═══ Data to process ═══
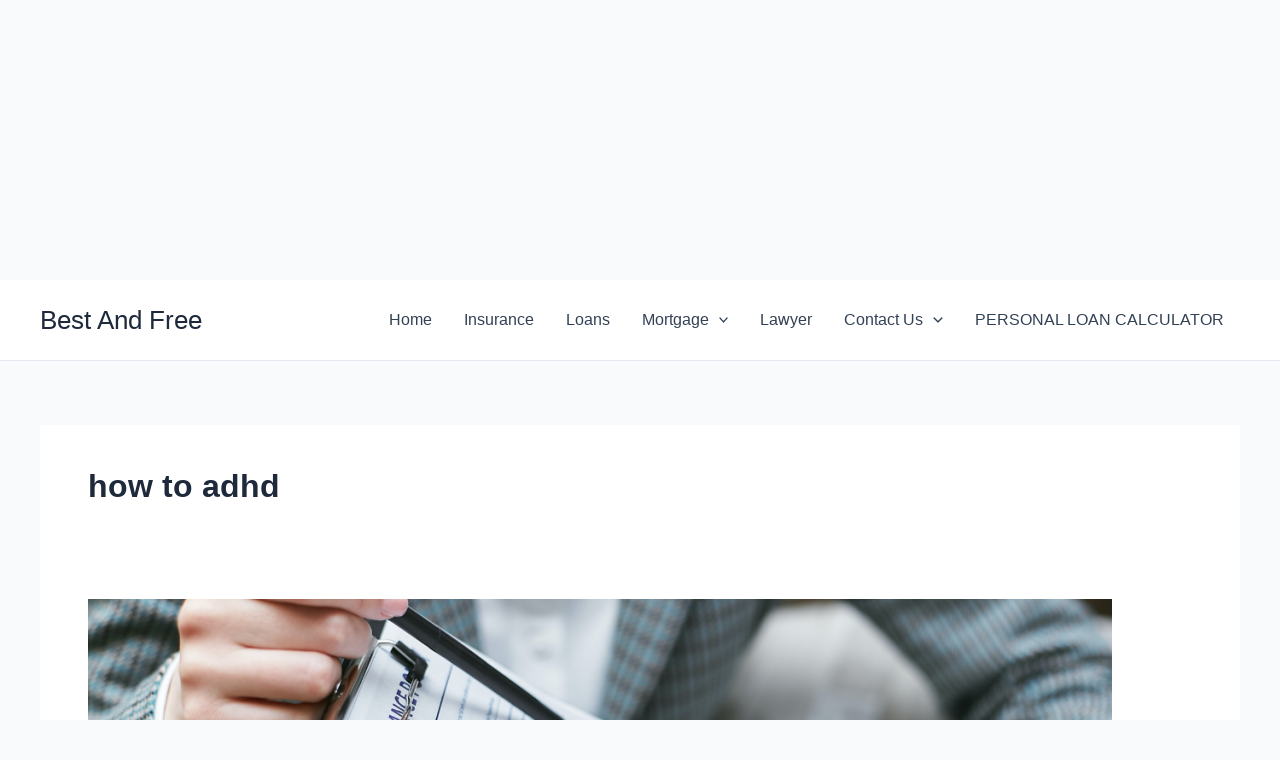

--- FILE ---
content_type: text/html; charset=utf-8
request_url: https://www.google.com/recaptcha/api2/aframe
body_size: 269
content:
<!DOCTYPE HTML><html><head><meta http-equiv="content-type" content="text/html; charset=UTF-8"></head><body><script nonce="mKuBzwH-XSKuS8mXWTGraw">/** Anti-fraud and anti-abuse applications only. See google.com/recaptcha */ try{var clients={'sodar':'https://pagead2.googlesyndication.com/pagead/sodar?'};window.addEventListener("message",function(a){try{if(a.source===window.parent){var b=JSON.parse(a.data);var c=clients[b['id']];if(c){var d=document.createElement('img');d.src=c+b['params']+'&rc='+(localStorage.getItem("rc::a")?sessionStorage.getItem("rc::b"):"");window.document.body.appendChild(d);sessionStorage.setItem("rc::e",parseInt(sessionStorage.getItem("rc::e")||0)+1);localStorage.setItem("rc::h",'1769602546042');}}}catch(b){}});window.parent.postMessage("_grecaptcha_ready", "*");}catch(b){}</script></body></html>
═══
Your goal — Check each line of the data for "html". Copy the lines where it turns up.

Response to this exercise —
content_type: text/html; charset=utf-8
<!DOCTYPE HTML><html><head><meta http-equiv="content-type" content="text/html; charset=UTF-8"></head><body><script nonce="mKuBzwH-XSKuS8mXWTGraw">/** Anti-fraud and anti-abuse applications only. See google.com/recaptcha */ try{var clients={'sodar':'https://pagead2.googlesyndication.com/pagead/sodar?'};window.addEventListener("message",function(a){try{if(a.source===window.parent){var b=JSON.parse(a.data);var c=clients[b['id']];if(c){var d=document.createElement('img');d.src=c+b['params']+'&rc='+(localStorage.getItem("rc::a")?sessionStorage.getItem("rc::b"):"");window.document.body.appendChild(d);sessionStorage.setItem("rc::e",parseInt(sessionStorage.getItem("rc::e")||0)+1);localStorage.setItem("rc::h",'1769602546042');}}}catch(b){}});window.parent.postMessage("_grecaptcha_ready", "*");}catch(b){}</script></body></html>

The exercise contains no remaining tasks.